**Problems to solve:**
(A) Reproduce the passage on Île d'Orléans verbatim, covering the stretch from "The island is" through "and Quebec City.".
(B) Carry on writing the passage on Île d'Orléans, picking up after its final sentence.

==== Document extract ====

Île d'Orléans (French pronunciation: [il dɔʁleɑ̃]; English: Island of Orleans) is located in the Saint Lawrence River about 5 kilometres (3.1 mi) east of downtown Quebec City, Quebec, Canada. The island was one of the first parts of the province to be colonized by the French, and a large percentage of French Canadians can trace ancestry to early residents of the island. The island has been described as the "microcosm of traditional Quebec and as the birthplace of francophones in North America."
The island is accessible from the mainland via the Île d'Orléans Bridge from Beauport. Route 368 is the sole provincial route on the island, which crosses the bridge and circles the perimeter of the island. At the village of Sainte-Pétronille toward the western end of the island, a viewpoint overlooks the impressive Chute Montmorency (Montmorency Falls), as well as a panorama of the St. Lawrence River and Quebec City.
Île d'Orléans is twinned with Île de Ré in France.

==== Given records ====

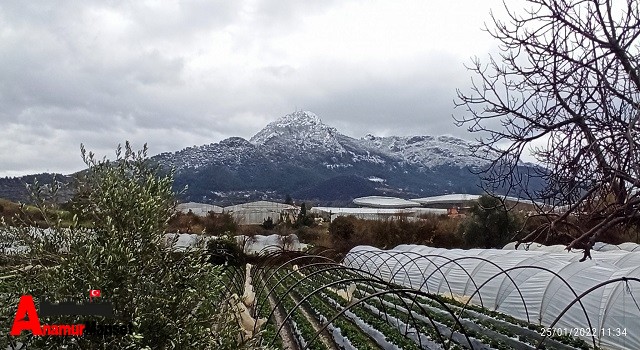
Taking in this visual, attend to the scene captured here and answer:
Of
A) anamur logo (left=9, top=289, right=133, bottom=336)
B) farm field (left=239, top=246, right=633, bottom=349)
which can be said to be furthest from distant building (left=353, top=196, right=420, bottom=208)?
anamur logo (left=9, top=289, right=133, bottom=336)

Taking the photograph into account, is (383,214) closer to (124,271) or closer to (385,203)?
(385,203)

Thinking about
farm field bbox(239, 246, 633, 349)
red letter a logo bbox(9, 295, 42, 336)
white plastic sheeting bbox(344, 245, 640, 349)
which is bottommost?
farm field bbox(239, 246, 633, 349)

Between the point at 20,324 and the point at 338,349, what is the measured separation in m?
10.1

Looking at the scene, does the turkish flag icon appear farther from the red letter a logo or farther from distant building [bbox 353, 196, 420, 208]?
distant building [bbox 353, 196, 420, 208]

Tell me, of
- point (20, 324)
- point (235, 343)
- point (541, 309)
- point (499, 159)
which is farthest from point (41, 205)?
point (541, 309)

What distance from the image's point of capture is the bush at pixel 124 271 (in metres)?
3.55

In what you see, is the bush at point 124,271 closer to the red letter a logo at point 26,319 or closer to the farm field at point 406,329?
the red letter a logo at point 26,319

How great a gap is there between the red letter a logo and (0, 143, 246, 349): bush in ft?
0.19

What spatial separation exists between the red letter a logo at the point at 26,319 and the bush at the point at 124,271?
0.06m

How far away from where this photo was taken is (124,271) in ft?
11.9

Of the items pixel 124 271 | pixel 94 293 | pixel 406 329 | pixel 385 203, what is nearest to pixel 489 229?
pixel 406 329

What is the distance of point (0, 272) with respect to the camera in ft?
12.3

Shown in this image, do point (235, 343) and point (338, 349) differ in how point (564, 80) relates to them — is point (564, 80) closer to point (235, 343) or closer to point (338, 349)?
point (235, 343)

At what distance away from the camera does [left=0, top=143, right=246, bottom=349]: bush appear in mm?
3555
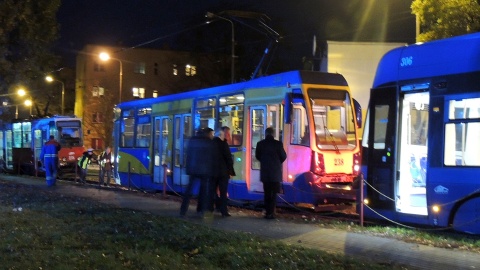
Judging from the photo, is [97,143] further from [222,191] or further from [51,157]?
[222,191]

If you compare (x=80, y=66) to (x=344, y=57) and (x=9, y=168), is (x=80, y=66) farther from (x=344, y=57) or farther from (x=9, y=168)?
(x=344, y=57)

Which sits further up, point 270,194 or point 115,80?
point 115,80

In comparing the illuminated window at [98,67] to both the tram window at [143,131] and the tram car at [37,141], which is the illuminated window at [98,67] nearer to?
the tram car at [37,141]

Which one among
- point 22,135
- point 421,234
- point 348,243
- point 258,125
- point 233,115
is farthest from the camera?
point 22,135

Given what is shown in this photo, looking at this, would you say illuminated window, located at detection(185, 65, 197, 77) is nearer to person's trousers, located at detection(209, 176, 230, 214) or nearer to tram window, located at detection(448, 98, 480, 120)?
person's trousers, located at detection(209, 176, 230, 214)

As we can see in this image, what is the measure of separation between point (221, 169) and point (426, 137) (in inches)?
165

====

**Set of answers:**
(A)
The island is accessible from the mainland via the Île d'Orléans Bridge from Beauport. Route 368 is the sole provincial route on the island, which crosses the bridge and circles the perimeter of the island. At the village of Sainte-Pétronille toward the western end of the island, a viewpoint overlooks the impressive Chute Montmorency (Montmorency Falls), as well as a panorama of the St. Lawrence River and Quebec City.

(B)
The Island of Orleans is situated between the Laurentian Plateau or Canadian Shield to the north and the Appalachian Mountains to the south. Its north-eastern point marks the boundary between the St. Lawrence River and its estuary (the largest in the world), where fresh water begins to mix with salt water.
Of irregular form with jagged coves and capes, the Island of Orleans is 34 kilometres (21 mi) long and 8 kilometres (5.0 mi) wide at the widest point. It is 75 kilometres (47 mi) in circumference, with a total surface area of 190 square kilometres (73 sq mi). It has a hilly relief, small valleys, and gradual crests that reach a maximum height of about 150 metres (490 ft) at Sainte-Pétronille and Saint-Laurent in the south.
The island had long been inhabited by the indigenous tribes. The Huron called it Minigo (meaning "Enchantress", because of its charm). The French explorer Jacques Cartier first set foot on the island in 1535 near the present-day village of Saint-François. He called it Île de Bascuz (from Bacchus) because of the abundance of wild grapes growing on the island. Officials later changed the name to Île d'Orléans in honour of the second son of King Francis I, Henri II, the Duke of Orléans. The island was also known as Grande Île, Sainte-Marie, and Saint-Laurent for certain periods in the 17th and 18th centuries.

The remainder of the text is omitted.